- _PROMPT 1_: From the passage on touch responsiveness, reproduce word for word the part that opens with the words containing "Touch response time is" and closes with "the best UX.".
- _PROMPT 2_:
Answer these questions from the passage on touch responsiveness:
(a) In what range of time samples is touch response measured?
(b) What share of PCs purchased for users under age 15 does Gartner expect to have touch screens by 2015?
(c) According to Figure 1, how many of the 5 layers belong to the software stack?

- _SUPPLIED PASSAGE_:
########################################

User experience (UX) is a game-changer for products today. While other features are important in the functionality of a device, none can overcome a perceived or actual lack of response and ease of use through touch. Since Windows 8 was introduced, touch gestures have become a primary way of interacting with Windows-based Ultrabook™ devices, tablets, and phones. The usefulness of these systems is based partly on how touch improves the user experience (UX), and by extension, how the quality of the UX is impacted by the speed and responsiveness of the touch interface.

Touch response time is the latency from when users begin to move their fingers to perform touch gestures to the point at which the application provides a visual update that they expect from their performed gestures. Touch response is measured in very small time samples (100-500 ms range). It is important to identify and optimize poor performing touch response areas to achieve the best UX.

Touch enabling for Windows applications is a whole new ballgame—from measurement to analysis and optimization. An assumption that is not always true is that if an application is always updating a scene, it will quickly respond to the user’s touch gesture. This paper discusses ways to measure touch response, analysis methods for touch optimization on Intel® Architecture (IA), and the combination of tools needed to understand issues related to touch response.

In addition to touch response time, computer resource utilization and battery life are very important factors impacting the UX. This paper describes two applications that demonstrate problems such as poor or no touch response times and high energy consumption, both of which are critical to app performance and UX. We then discuss how to optimize these applications to resolve these problems.

Why is Implementing a Good Touch UX Important?

Ultrabook devices and tablets are seeing growing adoption by the market, and touch is one of the essential pillars of delivering a good user experience (UX). Touch-capable devices are everywhere, from phones, tablets, Ultrabooks to All-In-Ones (AIOs), which are desktop PCs with the tower integrated into the back of the display. Gartner, an IT research company, expects that by 2015 more than 50% of the PCs purchased for users under age 15 will have touch screens [1].

With Windows 8, Microsoft established the Windows Store, which acts as a central touch-driven hub for developers to publish their applications and for consumers to purchase them. If an application has noticeable delay to the user’s touch gesture, the application may be rated poorly, which will, no doubt, affect its sales.

Figure 1. Role of Software in Touch Stack

Figure 1 shows the critical role software and drivers have in touch responsiveness where 3 out of the 5 layers belong to the software stack (making up ~60%). Poor touch responsiveness is usually an issue in the software stack.

########################################

- _SUPPLIED INFORMATION_:
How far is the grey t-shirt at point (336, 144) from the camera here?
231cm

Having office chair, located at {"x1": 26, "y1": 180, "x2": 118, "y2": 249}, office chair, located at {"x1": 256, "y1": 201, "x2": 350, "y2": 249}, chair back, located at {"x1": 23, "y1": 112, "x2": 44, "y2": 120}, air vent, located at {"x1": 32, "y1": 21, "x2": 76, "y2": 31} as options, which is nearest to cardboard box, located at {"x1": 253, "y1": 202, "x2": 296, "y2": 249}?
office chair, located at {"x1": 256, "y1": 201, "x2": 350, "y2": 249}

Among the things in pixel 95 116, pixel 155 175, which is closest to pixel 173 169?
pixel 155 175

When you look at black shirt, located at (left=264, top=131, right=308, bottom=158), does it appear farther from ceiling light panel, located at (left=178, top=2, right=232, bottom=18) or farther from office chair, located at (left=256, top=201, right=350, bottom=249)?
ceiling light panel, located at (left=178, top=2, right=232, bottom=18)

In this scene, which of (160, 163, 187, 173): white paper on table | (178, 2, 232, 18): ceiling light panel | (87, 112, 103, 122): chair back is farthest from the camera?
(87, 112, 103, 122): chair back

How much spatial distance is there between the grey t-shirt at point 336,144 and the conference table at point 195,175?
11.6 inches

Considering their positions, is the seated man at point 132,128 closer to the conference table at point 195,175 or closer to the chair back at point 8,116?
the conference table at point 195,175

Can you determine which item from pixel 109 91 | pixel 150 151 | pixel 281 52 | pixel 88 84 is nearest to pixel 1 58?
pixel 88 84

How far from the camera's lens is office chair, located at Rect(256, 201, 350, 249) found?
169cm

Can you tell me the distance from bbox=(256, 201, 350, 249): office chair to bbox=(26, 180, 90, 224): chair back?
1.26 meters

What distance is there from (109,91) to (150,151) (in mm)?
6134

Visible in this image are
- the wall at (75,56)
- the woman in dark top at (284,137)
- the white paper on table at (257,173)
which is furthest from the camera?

########################################

- _FULL RESPONSE 1_:
Touch response time is the latency from when users begin to move their fingers to perform touch gestures to the point at which the application provides a visual update that they expect from their performed gestures. Touch response is measured in very small time samples (100-500 ms range). It is important to identify and optimize poor performing touch response areas to achieve the best UX.

- _FULL RESPONSE 2_:
(a) 100-500 ms
(b) More than 50%
(c) 3